*AIM OF THE EXERCISE*. Carry on the account of solar neutrino research below, picking up after its last sentence.

*DOCUMENT EXCERPT*.
+ + + + + + +

The timeline of solar neutrinos and their discovery dates back to the 1960s, beginning with the two astrophysicists John N. Bahcall and Raymond Davis Jr. The experiment, known as the Homestake experiment, named after the town in which it was conducted (Homestake, South Dakota), aimed to count the solar neutrinos arriving at Earth. Bahcall, using a solar model he developed, came to the conclusion that the most effective way to study solar neutrinos would be via the chlorine-argon reaction. Using his model, Bahcall was able to calculate the number of neutrinos expected to arrive at Earth from the Sun.

Once the theoretical value was determined, the astrophysicists began pursuing experimental confirmation. Davis developed the idea of taking hundreds of thousands of liters of perchloroethylene, a chemical compound made up of carbon and chlorine, and searching for neutrinos using a chlorine-argon detector. The process was conducted very far underground, hence the decision to conduct the experiment in Homestake as the town was home to the Homestake Gold Mine. By conducting the experiment deep underground, Bahcall and Davis were able to avoid cosmic ray interactions which could affect the process and results. The entire experiment lasted several years as it was able to detect only a few chlorine to argon conversions each day, and the first results were not yielded by the team until 1968. To their surprise, the experimental value of the solar neutrinos present was less than 20% of the theoretical value Bahcall calculated. At the time, it was unknown if there was an error with the experiment or with the calculations, or if Bahcall and Davis did not account for all variables, but this discrepancy gave birth to what became known as the solar neutrino problem.

=== Further experimentation ===
Davis and Bahcall continued their work to understand where they may have gone wrong or what they were missing, along with other astrophysicists who also did their own research on the subject. Many reviewed and redid Bahcall's calculations in the 1970s and 1980s, and although there was more data making the results more precise, the difference still remained. Davis even repeated his experiment changing the sensitivity and other factors to make sure nothing was overlooked, but he found nothing and the results still showed "missing" neutrinos. By the end of the 1970s, the widely expected result was the experimental data yielded about 39% of the calculated number of neutrinos. In 1969, Bruno Pontecorvo, an Italo-Russian astrophysicist, suggested a new idea that maybe we do not quite understand neutrinos like we think we do, and that neutrinos could change in some way, meaning the neutrinos that are released by the sun changed form and were no longer neutrinos the way neutrinos were thought of by the time they reached Earth where the experiment was conducted. This theory Pontecorvo had would make sense in accounting for the discrepancy between the experimental and theoretical results that persisted.

+ + + + + + +

*ENTRIES SHOWN*.
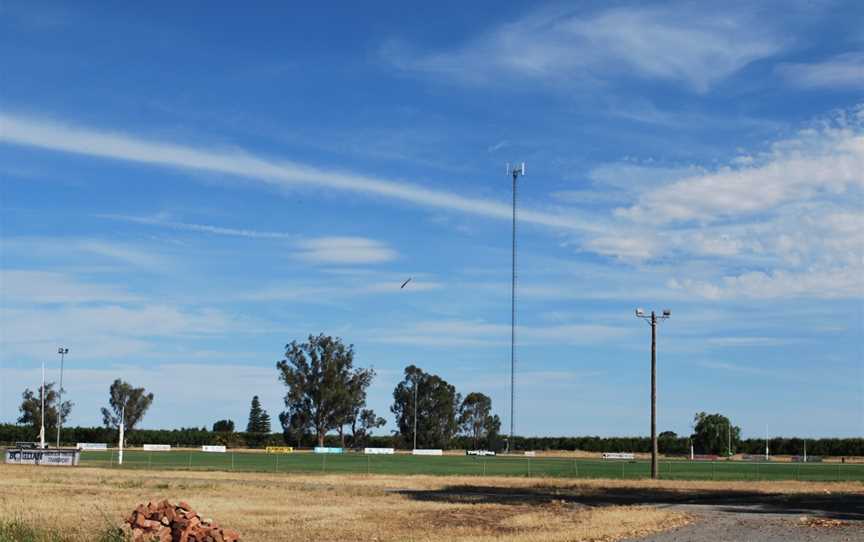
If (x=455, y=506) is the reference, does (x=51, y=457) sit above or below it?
below

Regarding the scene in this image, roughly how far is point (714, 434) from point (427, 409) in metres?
50.6

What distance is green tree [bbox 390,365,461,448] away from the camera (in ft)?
564

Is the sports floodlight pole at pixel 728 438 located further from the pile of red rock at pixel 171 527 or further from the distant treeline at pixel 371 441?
the pile of red rock at pixel 171 527

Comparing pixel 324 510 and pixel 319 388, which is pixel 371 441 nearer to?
pixel 319 388

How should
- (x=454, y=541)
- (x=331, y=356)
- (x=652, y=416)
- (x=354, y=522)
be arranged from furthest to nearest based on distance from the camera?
(x=331, y=356) < (x=652, y=416) < (x=354, y=522) < (x=454, y=541)

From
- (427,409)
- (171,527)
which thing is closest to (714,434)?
(427,409)

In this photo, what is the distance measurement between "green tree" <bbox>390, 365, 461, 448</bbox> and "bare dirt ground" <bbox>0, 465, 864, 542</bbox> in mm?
114844

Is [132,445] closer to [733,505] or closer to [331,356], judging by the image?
[331,356]

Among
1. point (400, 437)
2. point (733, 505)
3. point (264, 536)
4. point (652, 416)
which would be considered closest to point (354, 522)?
point (264, 536)

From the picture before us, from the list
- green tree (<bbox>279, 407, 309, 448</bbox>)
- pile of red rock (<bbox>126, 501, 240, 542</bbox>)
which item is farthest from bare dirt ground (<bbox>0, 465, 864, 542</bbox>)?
green tree (<bbox>279, 407, 309, 448</bbox>)

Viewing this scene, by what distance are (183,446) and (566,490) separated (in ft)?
383

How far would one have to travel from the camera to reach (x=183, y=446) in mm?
155000

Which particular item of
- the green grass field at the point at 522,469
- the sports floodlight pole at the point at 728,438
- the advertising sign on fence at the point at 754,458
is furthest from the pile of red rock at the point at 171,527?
the sports floodlight pole at the point at 728,438

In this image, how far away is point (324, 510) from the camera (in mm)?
35438
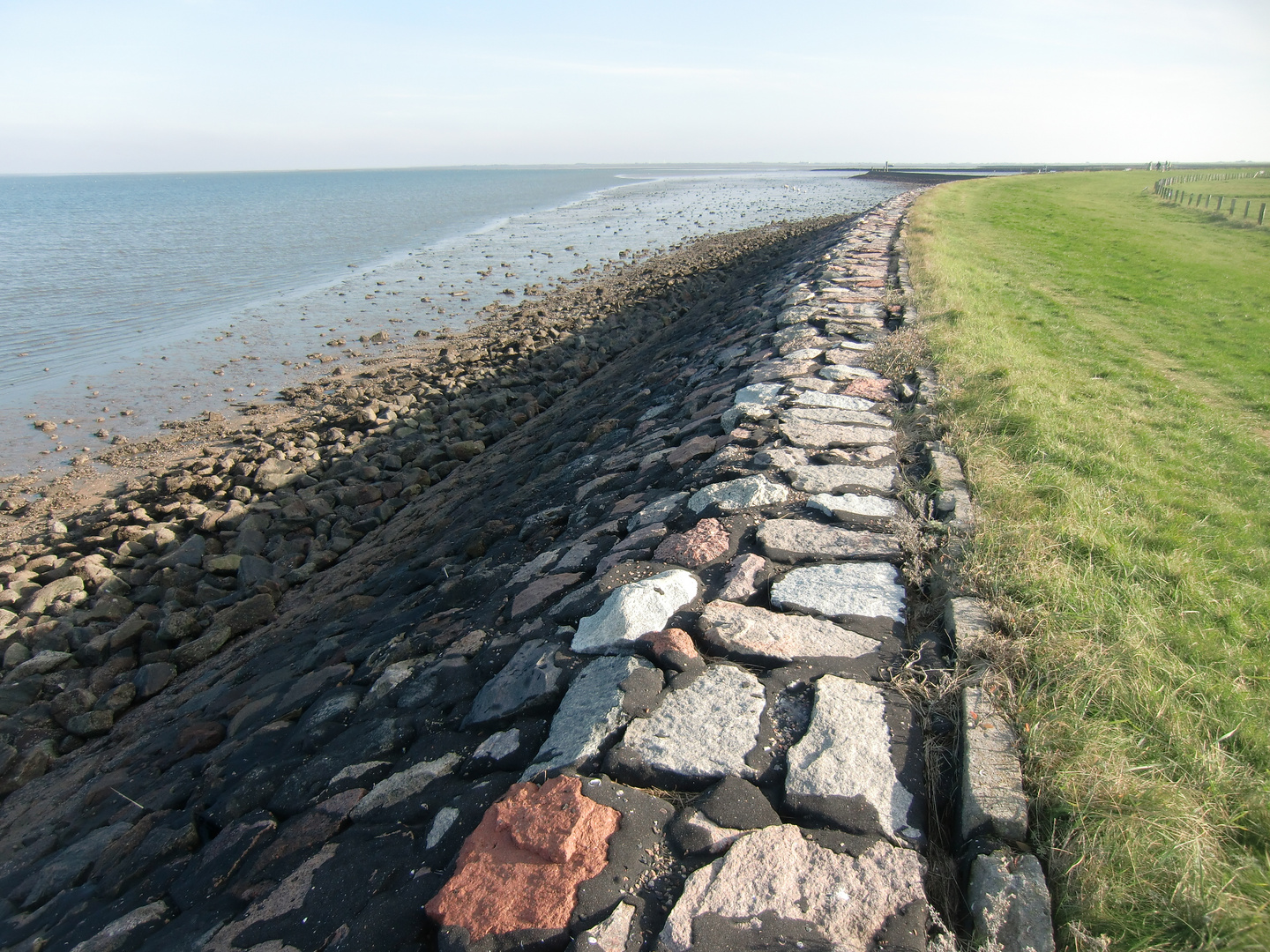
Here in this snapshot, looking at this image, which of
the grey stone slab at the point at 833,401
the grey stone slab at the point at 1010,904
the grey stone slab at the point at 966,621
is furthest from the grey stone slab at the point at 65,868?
the grey stone slab at the point at 833,401

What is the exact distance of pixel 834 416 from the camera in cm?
395

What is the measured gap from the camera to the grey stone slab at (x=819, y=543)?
2664mm

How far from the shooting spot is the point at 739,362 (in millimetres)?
5684

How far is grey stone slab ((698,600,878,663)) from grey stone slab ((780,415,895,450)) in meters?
1.41

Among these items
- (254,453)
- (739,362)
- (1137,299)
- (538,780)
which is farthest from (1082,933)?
(1137,299)

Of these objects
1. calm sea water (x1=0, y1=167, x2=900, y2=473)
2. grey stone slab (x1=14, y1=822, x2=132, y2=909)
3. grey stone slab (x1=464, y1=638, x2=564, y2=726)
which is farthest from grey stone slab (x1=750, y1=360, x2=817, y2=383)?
calm sea water (x1=0, y1=167, x2=900, y2=473)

+ + + + + + +

*RESULT BELOW*.
=== Solution to solar neutrino problem ===

Pontecorvo was never able to prove his theory, but he was on to something with his thinking. In 2002, results from an experiment conducted 2100 meters underground at the Sudbury Neutrino Observatory proved and supported Pontecorvo's theory and discovered that neutrinos released from the Sun can in fact change form or flavor because they are not completely massless. This discovery of neutrino oscillation solved the solar neutrino problem, nearly 40 years after Davis and Bahcall began studying solar neutrinos.

== Neutrino observatories ==

=== Super-Kamiokande ===

The Super-Kamiokande is a 50,000 ton water Cherenkov detector 2700 m underground. The primary uses for this detector in Japan in addition to neutrino observation is cosmic ray observation as well as searching for proton decay. In 1998, the Super-Kamiokande was the site of the Super-Kamiokande experiment which led to the discovery of neutrino oscillation, the process by neutrinos change their flavor, either to electron, muon or tau.

The Super-Kamiokande experiment began in 1996 and is still active. In the experiment, the detector works by being able to spot neutrinos by analyzing the blue Cherenkov light emitted by electrons removed from water molecules by neutrinos. Therefore, when this detection of blue light happens it can be inferred that a neutrino is present and counted.

=== The Sudbury Neutrino Observatory ===

The Sudbury Neutrino Observatory (SNO), a 2100 m underground observatory in Sudbury, Canada, is the other site where neutrino oscillation research was taking place in the late 1990s and early 2000s. The results from experiments at this observatory along with those at Super-Kamiokande are what helped solve the solar neutrino problem.

The SNO is also a heavy-water Cherenkov detector and designed to work the same way as the Super-Kamiokande. The Neutrinos when reacted with heavy water produce the blue Cherenkov light, signaling the detection of neutrinos to researchers and observers.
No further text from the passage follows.